Green Synthesis of Highly Fluorescent Carbon Dots from Bovine Serum Albumin for Linezolid Drug Delivery as Potential Wound Healing Biomaterial: Bio-Synergistic Approach, Antibacterial Activity, and In Vitro and Ex Vivo Evaluation

Pharmaceutics. 2023 Jan 10;15(1):234. doi: 10.3390/pharmaceutics15010234.

Abstract

A simple and green approach was developed to produce novel highly fluorescent bovine serum albumin carbon dots (BCDs) via facile one-step hydrothermal treatment, using bovine serum albumin as a precursor carbon source. Inherent blue photoluminescence of the synthesized BCDs provided a maximum photostability of 90.5 ± 1.2% and was characterized via TEM, FT-IR, XPS, XRD, UV-visible, and zeta potential analyses. By virtue of their extremely small size, intrinsic optical and photoluminescence properties, superior photostability, and useful non-covalent interactions with the synthetic oxazolidinone antibiotic linezolid (LNZ), BCDs were investigated as fluorescent nano-biocarriers for LNZ drug delivery. The release profile of LNZ from the drug delivery system (LNZ-BCDs) revealed a distinct biphasic release, which is beneficial for mollifying the lethal incidents associated with wound infection. The effective wound healing performance of the developed LNZ-BCDs were evaluated through various in vitro and ex vivo assays such as MTT, ex vivo hemolysis, in vitro antibacterial activity, in vitro skin-related enzyme inhibition, and scratch wound healing assays. The examination of LNZ-BCDs as an efficient wound healing biomaterial illustrated excellent biocompatibility and low cytotoxicity against normal human skin fibroblast (HSF) cell line, indicating distinct antibacterial activity against the most common wound infectious pathogens including Staphylococcus aureus (ATCC® 25922) and methicillin-resistant Staphylococcus aureus, robust anti-elastase, anti-collagenase, and anti-tyrosinase activities, and enhanced cell proliferation and migration effect.

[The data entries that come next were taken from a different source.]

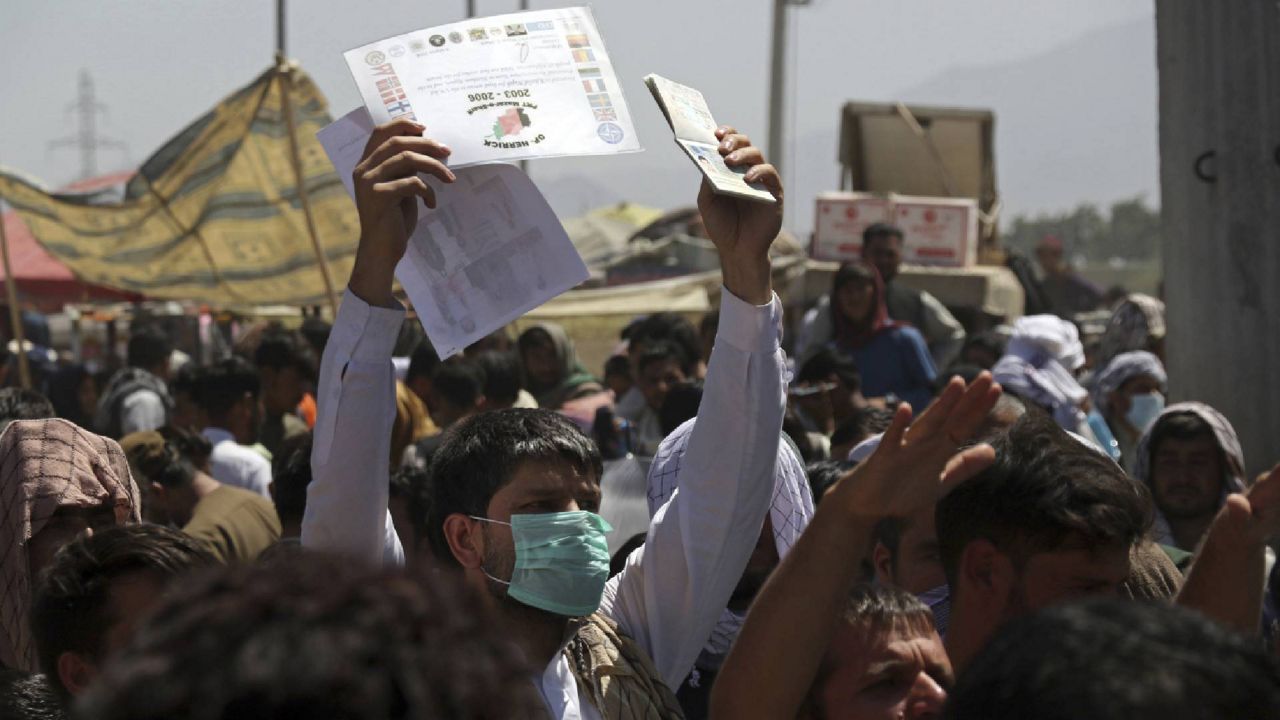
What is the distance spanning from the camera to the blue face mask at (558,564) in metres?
2.96

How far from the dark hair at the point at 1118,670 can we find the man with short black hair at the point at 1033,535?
120 cm

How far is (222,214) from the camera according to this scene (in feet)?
32.8

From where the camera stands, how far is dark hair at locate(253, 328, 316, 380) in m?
7.74

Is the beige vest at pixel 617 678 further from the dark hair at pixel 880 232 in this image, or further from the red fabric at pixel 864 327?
the dark hair at pixel 880 232

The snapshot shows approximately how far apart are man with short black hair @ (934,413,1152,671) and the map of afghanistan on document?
2.14ft

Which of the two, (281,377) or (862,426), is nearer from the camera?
(862,426)

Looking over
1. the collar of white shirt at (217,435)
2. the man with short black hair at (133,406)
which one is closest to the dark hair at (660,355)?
the collar of white shirt at (217,435)

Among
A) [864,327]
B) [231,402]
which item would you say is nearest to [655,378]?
[864,327]

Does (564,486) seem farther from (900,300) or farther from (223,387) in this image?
(900,300)

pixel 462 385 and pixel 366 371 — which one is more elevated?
pixel 462 385

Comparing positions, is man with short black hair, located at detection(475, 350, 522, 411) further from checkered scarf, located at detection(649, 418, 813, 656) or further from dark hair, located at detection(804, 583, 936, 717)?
dark hair, located at detection(804, 583, 936, 717)

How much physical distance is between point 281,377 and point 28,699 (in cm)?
530

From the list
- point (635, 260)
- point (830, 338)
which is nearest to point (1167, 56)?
point (830, 338)

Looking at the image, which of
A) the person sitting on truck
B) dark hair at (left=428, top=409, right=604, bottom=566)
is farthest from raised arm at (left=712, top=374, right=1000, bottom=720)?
the person sitting on truck
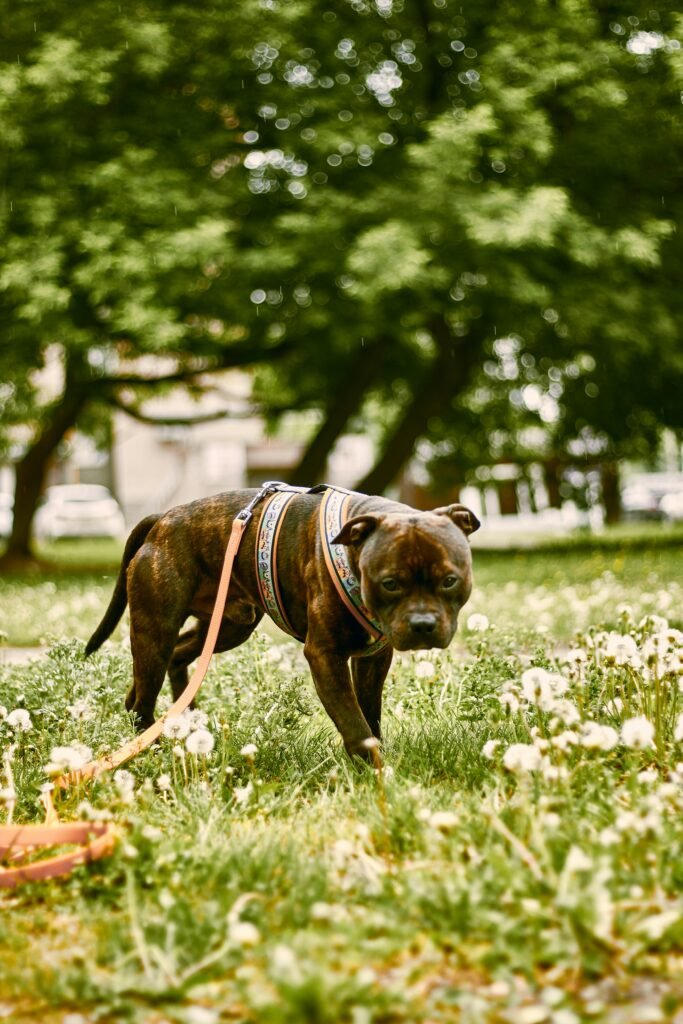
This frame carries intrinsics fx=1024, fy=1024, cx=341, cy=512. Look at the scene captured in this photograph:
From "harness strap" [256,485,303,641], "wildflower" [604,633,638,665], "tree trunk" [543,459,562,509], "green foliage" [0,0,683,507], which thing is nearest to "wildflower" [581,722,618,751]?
"wildflower" [604,633,638,665]

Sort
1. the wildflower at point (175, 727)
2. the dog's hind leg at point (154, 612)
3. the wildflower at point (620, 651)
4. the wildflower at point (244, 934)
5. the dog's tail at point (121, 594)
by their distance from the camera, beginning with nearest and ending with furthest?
the wildflower at point (244, 934) < the wildflower at point (175, 727) < the wildflower at point (620, 651) < the dog's hind leg at point (154, 612) < the dog's tail at point (121, 594)

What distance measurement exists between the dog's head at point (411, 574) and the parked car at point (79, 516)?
3122 cm

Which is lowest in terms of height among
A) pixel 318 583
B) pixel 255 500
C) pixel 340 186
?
pixel 318 583

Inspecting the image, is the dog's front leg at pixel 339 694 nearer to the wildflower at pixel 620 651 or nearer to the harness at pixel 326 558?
the harness at pixel 326 558

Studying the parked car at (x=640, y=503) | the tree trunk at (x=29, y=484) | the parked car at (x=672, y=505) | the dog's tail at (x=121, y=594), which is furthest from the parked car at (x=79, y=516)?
the dog's tail at (x=121, y=594)

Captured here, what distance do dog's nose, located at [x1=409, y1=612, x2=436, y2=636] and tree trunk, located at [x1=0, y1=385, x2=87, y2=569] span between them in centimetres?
1596

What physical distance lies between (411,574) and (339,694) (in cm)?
59

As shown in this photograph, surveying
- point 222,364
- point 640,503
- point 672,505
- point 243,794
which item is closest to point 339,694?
point 243,794

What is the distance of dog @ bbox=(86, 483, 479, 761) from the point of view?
3.60 m

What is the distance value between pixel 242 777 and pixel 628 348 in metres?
12.3

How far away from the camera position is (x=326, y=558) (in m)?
3.91

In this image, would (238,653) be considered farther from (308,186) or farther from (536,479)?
(536,479)

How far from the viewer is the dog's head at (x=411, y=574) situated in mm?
3514

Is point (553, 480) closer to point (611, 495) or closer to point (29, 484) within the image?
point (611, 495)
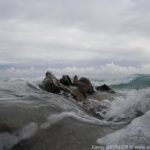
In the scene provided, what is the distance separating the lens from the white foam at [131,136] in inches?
121

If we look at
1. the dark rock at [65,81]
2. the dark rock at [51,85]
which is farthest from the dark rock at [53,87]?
the dark rock at [65,81]

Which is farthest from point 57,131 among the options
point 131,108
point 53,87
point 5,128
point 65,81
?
point 65,81

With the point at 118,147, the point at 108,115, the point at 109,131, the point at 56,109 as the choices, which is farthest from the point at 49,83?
the point at 118,147

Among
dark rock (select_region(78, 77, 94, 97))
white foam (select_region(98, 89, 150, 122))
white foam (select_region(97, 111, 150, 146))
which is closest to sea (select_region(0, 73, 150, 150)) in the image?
white foam (select_region(97, 111, 150, 146))

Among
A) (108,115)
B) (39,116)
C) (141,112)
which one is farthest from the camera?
(108,115)

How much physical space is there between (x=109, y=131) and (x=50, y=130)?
0.69m

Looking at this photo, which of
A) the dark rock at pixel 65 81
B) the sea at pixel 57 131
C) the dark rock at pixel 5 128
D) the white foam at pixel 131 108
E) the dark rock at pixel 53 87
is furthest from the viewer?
the dark rock at pixel 65 81

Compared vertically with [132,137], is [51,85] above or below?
above

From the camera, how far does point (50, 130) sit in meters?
3.63

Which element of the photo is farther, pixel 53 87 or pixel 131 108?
pixel 53 87

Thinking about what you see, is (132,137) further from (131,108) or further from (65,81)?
(65,81)

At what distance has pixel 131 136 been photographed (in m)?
3.20

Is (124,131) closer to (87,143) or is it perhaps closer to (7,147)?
(87,143)

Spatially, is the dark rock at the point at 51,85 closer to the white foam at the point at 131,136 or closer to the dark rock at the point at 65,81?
the dark rock at the point at 65,81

The obtained results confirmed the feasibility of using the newly designed fluorescent LNZ-BCDs nano-bioconjugate as a unique antibacterial biomaterial for effective wound healing and tissue regeneration. Besides, the greenly synthesized BCDs could be considered as a great potential substitute for toxic nanoparticles in biomedical applications due to their biocompatibility and intense fluorescence characteristics and in pharmaceutical industries as promising drug delivery nano-biocarriers for effective wound healing applications.

Keywords: antibacterial; bovine serum albumin; carbon dots; hydrothermal treatment; linezolid delivery; wound healing.

Grants and funding

This research received no external funding.